[Text start]

Category Archives: Muppets

Movin’ Right Along with Tough Pigs

As always, it’s a blast to hang out with the folks at Tough Pigs, and I’m always genuinely delighted when they ask me do A Thing with them. This time, I’m lending a hand talking with Anthony and Ryan about two of the saddest minutes from The Muppet Christmas Carol, minutes 71 and 72, as the Cratchits mourn the loss of Tiny Tim. We’ll talk about Miss Piggy’s acting abilities, debate why Scrooge can’t or won’t enter the Cratchit home, and try to figure out IF TINY TIM IS REALLY DEAD.

Click here to have a listen.

Talking Muppets with the Great Gonzo

Well, not quite; I actually had the privilege of appearing with legendary Muppet performer Dave Goelz as we talked on San Francisco NPR with Heidi Rabben, curator at the Contemporary Jewish Museum, which is hosting the Jim Henson: Imagination Unlimited touring exhibit. Stick around for the entire conversation, and you’ll hear Dave Goelz absolutely make a young Muppet fan’s year.

You can hear our discussion in its entirety here. It runs about 51 minutes.

Happy Birthday Kermit! (And Sam! And Lisa!)

May 9 is the birthday of Kermit the Frog — a date that was chosen mainly because it was the date that Sam & Friends debuted on WRC-TV in Washington, DC (Kermit, was there, though he wasn’t yet a frog, and was relegated mostly to supporting cast member). So, happy 65th to Sam and Friends–and to Kermit.

But in the happiest of coincidences, May 9 is also the actual birthday of Jim Henson’s oldest child, Lisa Henson, who turns 60 today. So the happiest of birthdays to Lisa as well.

In Search of the Muppets

Why isn’t there more Muppet stuff on the new Disney+? Where is The Muppet Show? What about The Muppets at Walt Disney World? Is it the cost of music clearances? A lack of interest from the top? I talked about it with Drew Taylor from Vanity Fair, and our answer is . . . uh, we don’t really know.

[Text end]
[Supplied material start]

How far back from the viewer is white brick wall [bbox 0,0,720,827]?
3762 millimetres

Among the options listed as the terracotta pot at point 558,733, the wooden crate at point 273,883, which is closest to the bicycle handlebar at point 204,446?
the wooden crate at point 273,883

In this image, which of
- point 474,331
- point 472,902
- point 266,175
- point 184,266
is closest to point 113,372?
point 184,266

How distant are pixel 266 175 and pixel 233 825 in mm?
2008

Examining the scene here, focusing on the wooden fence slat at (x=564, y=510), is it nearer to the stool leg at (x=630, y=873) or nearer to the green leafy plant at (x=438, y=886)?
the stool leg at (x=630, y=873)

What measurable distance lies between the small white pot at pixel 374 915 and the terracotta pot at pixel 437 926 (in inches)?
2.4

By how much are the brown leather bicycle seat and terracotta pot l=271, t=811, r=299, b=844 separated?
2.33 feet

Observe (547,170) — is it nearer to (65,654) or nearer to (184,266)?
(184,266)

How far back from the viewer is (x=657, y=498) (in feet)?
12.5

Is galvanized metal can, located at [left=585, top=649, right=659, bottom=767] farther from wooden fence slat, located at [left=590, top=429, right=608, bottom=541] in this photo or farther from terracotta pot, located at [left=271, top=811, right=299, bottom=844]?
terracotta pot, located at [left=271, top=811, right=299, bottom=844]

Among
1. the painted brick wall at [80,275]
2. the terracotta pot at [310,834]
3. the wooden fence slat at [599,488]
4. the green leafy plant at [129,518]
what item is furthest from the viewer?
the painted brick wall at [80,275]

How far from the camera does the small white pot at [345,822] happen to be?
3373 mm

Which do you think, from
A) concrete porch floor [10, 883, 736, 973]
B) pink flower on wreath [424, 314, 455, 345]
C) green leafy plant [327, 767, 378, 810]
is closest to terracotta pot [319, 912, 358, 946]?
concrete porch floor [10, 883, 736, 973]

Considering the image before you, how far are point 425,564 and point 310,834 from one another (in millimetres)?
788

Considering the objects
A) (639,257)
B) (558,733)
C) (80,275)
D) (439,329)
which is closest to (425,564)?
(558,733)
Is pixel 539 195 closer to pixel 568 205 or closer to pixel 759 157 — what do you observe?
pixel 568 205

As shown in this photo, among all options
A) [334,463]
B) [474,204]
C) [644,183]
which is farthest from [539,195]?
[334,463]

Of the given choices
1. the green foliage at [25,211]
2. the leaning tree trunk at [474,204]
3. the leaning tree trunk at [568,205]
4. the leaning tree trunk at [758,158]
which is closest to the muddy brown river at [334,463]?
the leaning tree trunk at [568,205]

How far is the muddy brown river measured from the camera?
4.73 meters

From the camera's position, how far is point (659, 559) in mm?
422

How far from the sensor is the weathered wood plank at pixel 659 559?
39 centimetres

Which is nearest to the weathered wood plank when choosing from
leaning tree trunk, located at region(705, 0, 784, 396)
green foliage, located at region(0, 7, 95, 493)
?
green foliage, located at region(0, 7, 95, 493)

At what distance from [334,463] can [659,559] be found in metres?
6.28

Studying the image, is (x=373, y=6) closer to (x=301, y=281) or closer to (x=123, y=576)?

[Supplied material end]

Tasks to carry out:
**A.** Duplicate the portion of the Muppet blog text starting at "Click here to" and ending at "Muppet fan’s year.".
**B.** According to the Muppet blog text, on which television station did Sam & Friends debut?
**C.** Resume the Muppet blog text, beginning after its final sentence.

Written responses:
**A.**
Click here to have a listen.

Talking Muppets with the Great Gonzo

Well, not quite; I actually had the privilege of appearing with legendary Muppet performer Dave Goelz as we talked on San Francisco NPR with Heidi Rabben, curator at the Contemporary Jewish Museum, which is hosting the Jim Henson: Imagination Unlimited touring exhibit. Stick around for the entire conversation, and you’ll hear Dave Goelz absolutely make a young Muppet fan’s year.

**B.** WRC-TV in Washington, DC.

**C.**
But join us as we speculate all about it anyway! Just click right here.

Remembering Caroll Spinney

Caroll Spinney (1933-2019)

I wanted to take a moment to celebrate the life and work of the legendary Muppet performer Caroll Spinney, who passed away Sunday at age 85. Best known for performing Big Bird and Oscar the Grouch — roles he performed for five decades — I thought it might be fun for readers to know a little bit about the circumstances that brought Big Bird, Oscar, and Caroll Spinney himself to Sesame Street.

In July 1968, Jim Henson was brought into the creative meetings that spawned the Children’s Television Workshop organization and the show Sesame Street. Jim was pivotal to the development of the series — co-creator Jon Stone advised his fellow CTW members that if they couldn’t get Jim Henson to perform puppets on Sesame Street, then there was no use having puppets on Sesame Street at all — and Jim immediately delivered, creating iconic Muppet characters like Ernie and Bert. Here’s Jim and Frank Oz working with an early version of Bert in a mirror:

As originally envisioned by its team of educators and child experts, Sesame Street was to move from Muppet segments over to “human only” segments, then back to Muppets, with no crossover–that is, while there were Muppets and human beings featured on Sesame Street, never the twain shall meet. The rationale was that preschoolers couldn’t differentiate between fantasy and reality–that blending the fantasy world of the Muppets with Real People would be confusing.

That was all well and good on paper — but there was a problem.

In the first test versions of the show, “people on the street couldn’t compete with the puppets,” said Jon Stone. “We had children watching these shows, and their attention span just went way down when we cut to the street.”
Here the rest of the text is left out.